Marion’s mom, whom we all called Mommy, said, “May you be written down for a good year.” That signaled the end of the ritual.
The brown sagebrush snapped under our feet as we walked back down the hill, and dried up stalks of grass released their seeds to the air when we brushed against them.
We went back to the White’s house and ate our traditional Rosh Hashanah feast with lots of apple dishes and sweet things. My favorite part of the feast was always the snail-spiraled challah bread, symbolizing the repeating cycles of the year and the earth.
After dinner, Marion and I went upstairs to hang out in her room.
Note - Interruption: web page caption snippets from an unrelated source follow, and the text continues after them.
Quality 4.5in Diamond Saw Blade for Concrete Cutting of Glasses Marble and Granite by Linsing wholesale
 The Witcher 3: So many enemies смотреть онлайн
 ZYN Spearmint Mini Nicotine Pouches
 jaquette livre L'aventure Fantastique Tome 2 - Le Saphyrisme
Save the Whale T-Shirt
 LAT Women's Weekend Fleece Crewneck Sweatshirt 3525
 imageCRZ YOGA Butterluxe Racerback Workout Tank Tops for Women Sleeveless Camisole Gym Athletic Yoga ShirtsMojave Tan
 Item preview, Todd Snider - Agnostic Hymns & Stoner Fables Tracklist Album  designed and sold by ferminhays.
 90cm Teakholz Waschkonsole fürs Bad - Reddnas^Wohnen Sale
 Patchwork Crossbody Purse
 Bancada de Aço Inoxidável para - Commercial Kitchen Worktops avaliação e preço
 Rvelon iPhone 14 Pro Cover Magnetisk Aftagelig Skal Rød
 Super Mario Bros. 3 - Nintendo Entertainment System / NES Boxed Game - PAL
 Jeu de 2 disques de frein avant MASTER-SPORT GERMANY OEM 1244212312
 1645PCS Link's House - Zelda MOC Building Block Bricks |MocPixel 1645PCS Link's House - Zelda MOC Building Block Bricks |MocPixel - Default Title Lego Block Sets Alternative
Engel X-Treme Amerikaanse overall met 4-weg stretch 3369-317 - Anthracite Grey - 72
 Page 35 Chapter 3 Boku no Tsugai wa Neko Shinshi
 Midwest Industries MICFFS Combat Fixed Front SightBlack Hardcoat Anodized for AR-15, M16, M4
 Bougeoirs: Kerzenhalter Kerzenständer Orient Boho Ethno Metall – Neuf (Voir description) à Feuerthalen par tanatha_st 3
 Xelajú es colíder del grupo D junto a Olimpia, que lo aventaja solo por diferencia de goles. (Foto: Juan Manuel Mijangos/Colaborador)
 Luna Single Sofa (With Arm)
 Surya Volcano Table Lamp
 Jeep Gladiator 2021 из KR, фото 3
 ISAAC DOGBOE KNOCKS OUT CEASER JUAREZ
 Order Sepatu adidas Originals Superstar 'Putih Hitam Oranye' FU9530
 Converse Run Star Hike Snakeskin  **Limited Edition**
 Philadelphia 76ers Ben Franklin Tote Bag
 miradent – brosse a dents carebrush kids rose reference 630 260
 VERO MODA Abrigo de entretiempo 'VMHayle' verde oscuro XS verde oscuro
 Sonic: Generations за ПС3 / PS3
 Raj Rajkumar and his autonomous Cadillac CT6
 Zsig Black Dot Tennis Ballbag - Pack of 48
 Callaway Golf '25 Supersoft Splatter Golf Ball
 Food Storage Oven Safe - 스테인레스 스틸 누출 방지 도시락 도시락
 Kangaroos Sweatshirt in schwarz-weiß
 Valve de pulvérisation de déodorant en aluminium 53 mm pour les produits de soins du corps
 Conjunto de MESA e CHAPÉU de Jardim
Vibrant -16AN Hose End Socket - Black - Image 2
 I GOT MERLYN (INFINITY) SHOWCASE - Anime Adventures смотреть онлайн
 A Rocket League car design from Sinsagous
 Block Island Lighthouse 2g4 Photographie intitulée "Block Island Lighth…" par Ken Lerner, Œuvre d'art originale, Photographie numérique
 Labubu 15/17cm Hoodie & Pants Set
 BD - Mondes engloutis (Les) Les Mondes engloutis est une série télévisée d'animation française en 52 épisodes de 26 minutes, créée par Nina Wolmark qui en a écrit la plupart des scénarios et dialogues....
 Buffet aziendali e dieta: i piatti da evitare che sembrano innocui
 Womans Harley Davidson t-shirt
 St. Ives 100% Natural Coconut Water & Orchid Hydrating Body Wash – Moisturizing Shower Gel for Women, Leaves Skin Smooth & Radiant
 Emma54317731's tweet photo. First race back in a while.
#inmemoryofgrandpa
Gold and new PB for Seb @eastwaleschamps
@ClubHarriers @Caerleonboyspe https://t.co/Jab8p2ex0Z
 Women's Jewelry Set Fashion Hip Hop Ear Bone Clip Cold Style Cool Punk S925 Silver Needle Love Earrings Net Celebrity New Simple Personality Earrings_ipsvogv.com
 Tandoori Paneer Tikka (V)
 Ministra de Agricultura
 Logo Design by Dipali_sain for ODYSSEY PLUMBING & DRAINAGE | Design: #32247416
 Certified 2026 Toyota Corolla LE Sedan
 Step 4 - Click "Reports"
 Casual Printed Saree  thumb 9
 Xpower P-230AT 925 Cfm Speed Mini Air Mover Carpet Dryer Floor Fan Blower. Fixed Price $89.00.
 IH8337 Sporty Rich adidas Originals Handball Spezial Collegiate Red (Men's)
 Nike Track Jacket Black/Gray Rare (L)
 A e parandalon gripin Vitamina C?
I plopped myself into the giant bean bag chair next to her window. A sliver of moon appeared just above the roof of my house next door.
“Oh sister moon,” I chanted, and Marion joined me. “Sister moon, enchantress of night, waning and waxing, we follow your course.”
We each took a deep breath and shut our eyes for a minute. Such was our “moon ritual.” We made it up the night after Marion’s Bat Mitzvah, because it was Rosh Hodesh, the new moon in the Hebrew calendar.
Marion lay on her bed with her knees bent, looking up at the ceiling. We didn’t speak for quite a while.
“Anyone ask you to homecoming?” Marion said after some time.
I shrugged. “Let’s just see how the first date goes. Anyone asked you?”
Marion grinned. “Well, I asked somebody.”
“That is just like you. Who is it?”
She twirled a piece of hair around her finger. “Jimmy.”
“Jimmy!” I leaned forward in the bean bag chair. “But Marion, he’s gay.”
She laughed and pushed herself upright. “Well, duh, of course he’s gay. We’ve got a little plan.”
I moved to the bed. “What plan?”
“Come on, give.” I punched her lightly on the shoulder.
She crossed her arms in front of her and shook her head. “Nope. It’s a surprise and you’ll just have to wait like everyone else.”
Mommy knocked on the open bedroom door. “Ladies? I hate to break up your gab session, but it’s getting late. And, unfortunately, you have school tomorrow.”
Mommy walked me downstairs.
“Do you know what Marion’s planning for homecoming?” I asked.
She laughed, tossing her head back with the knowing sense adults seem to have. “No. But whatever it is, I’m sure it’ll make a splash.”
Mr. White called from the kitchen. “Night, Jill.”
Mommy hugged me at the door. “Shalom, Jill.”
She’s a short person, shorter than me, and I had to lean down a little to hug her. Her Chanel No. 5 perfume smelled comforting and familiar. I was struck in that moment by the sudden realization that I could not remember any familiar scent of my own mother. It hit me hard in the gut, and I ran out the door and across the lawn to my house so Mommy wouldn’t see me cry.